Nairobi International Airport serves as the East African gateway, making it easy to fly into and out of Kenya. Most visitors must fly from Nairobi to Kilimanjaro Airport in Tanzania.
Nairobi, as a metropolis, has more to offer than Arusha.
Kenya is an excellent location for viewing the Southern White Rhino, Northern White Rhino, and Black Rhino.
Reasons to go on safari in Tanzania
Tanzania has seven UNESCO World Heritage sites, including the Serengeti National Park and the Ngorongoro Conservation Area.
A road-based safari of the Northern Circuit (Serengeti, Ngorongoro, Lake Manyara, and Tarangire National Park) is easier to conduct than in Kenya, where the wildlife sites are more dispersed.
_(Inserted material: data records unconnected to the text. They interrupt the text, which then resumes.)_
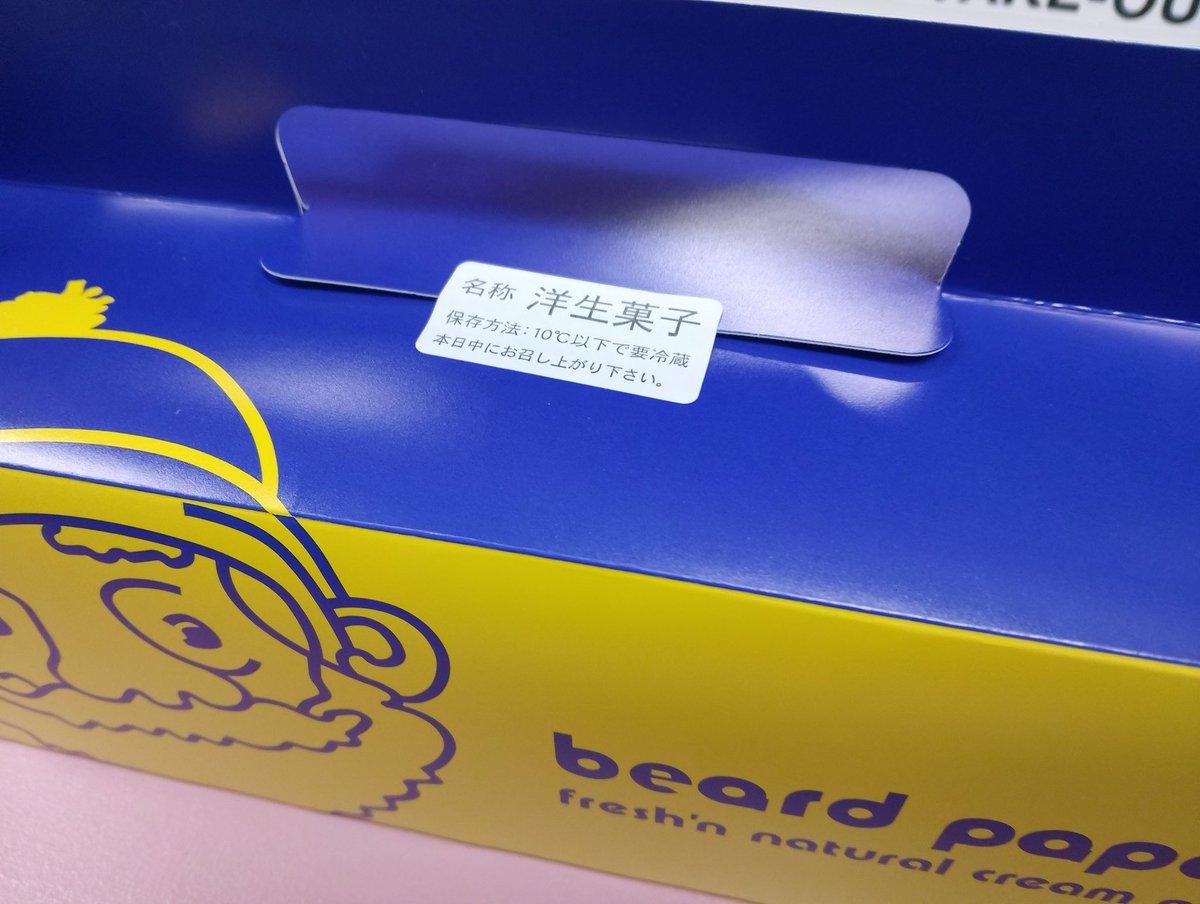 【れっどどっぐオーダーページ】 BOSSABANANAC2.jpg?v=1756000439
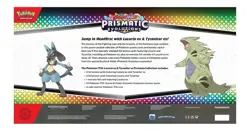 LOT OF 2 Pokemon Lucario Ex & Tyranitar Ex Premium Collection Preorder 9/7 - Image 2
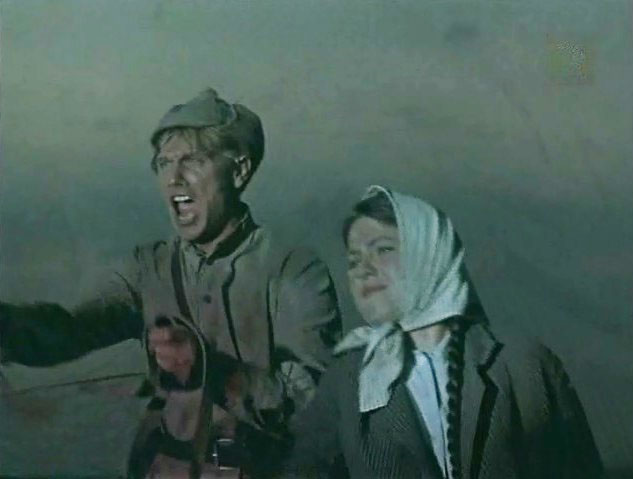   - "  " (1961)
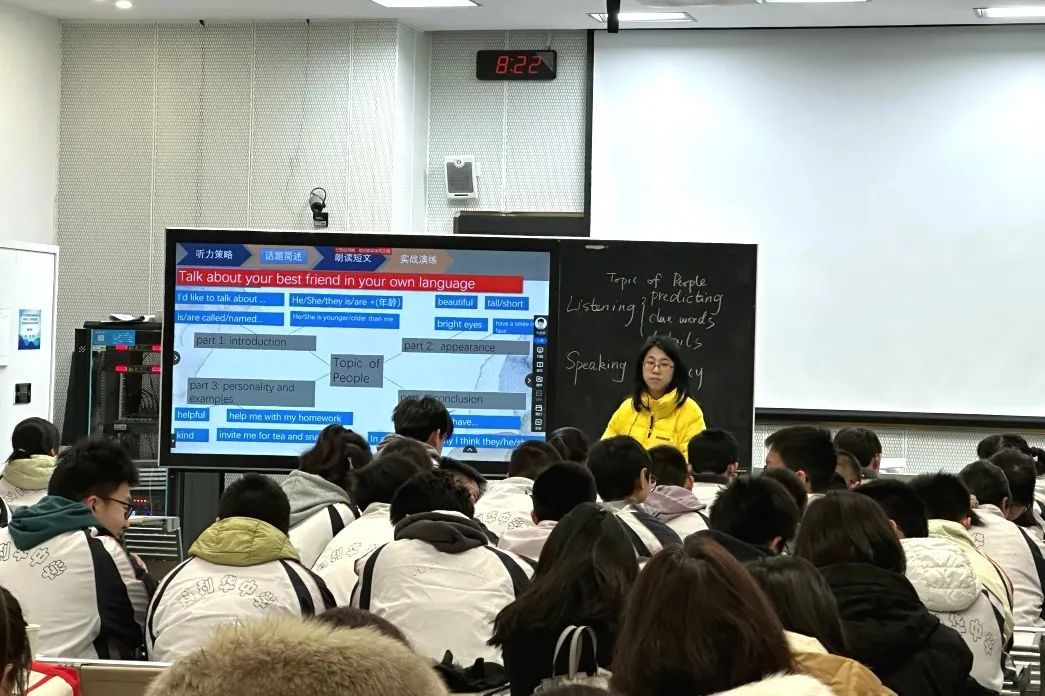 【科中•教科研】聚焦中考听力口语复习,共探高效课堂新样态——玄武区初三英语教研活动在科利华中学铁北分校圆满举行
Mount Kilimanjaro, Africa’s tallest peak, is located in Tanzania.
Serengeti National Park, with 14,750 square kilometers, is far less populated than Masai Mara National Reserve, which is barely 1,500 square kilometers.
The commonalities between Kenya and Tanzania outnumber the contrasts between these two safari locations. While deciding whether to go on safari in Kenya or Tanzania, these three factors usually come into play:
The time you have available for your safari the time of year you want to travel your budget
Additionally, important considerations to remember…
If you want to avoid the annoying throng during high season, private wildlife conservancies in Kenya are a necessity.
Searching for less-traveled wildlife regions with amazing game viewing? And Southern and Western Tanzania triumph!
If you want to go walking, whether for a morning or afternoon walk or a multi-day trek, Kenya provides numerous possibilities.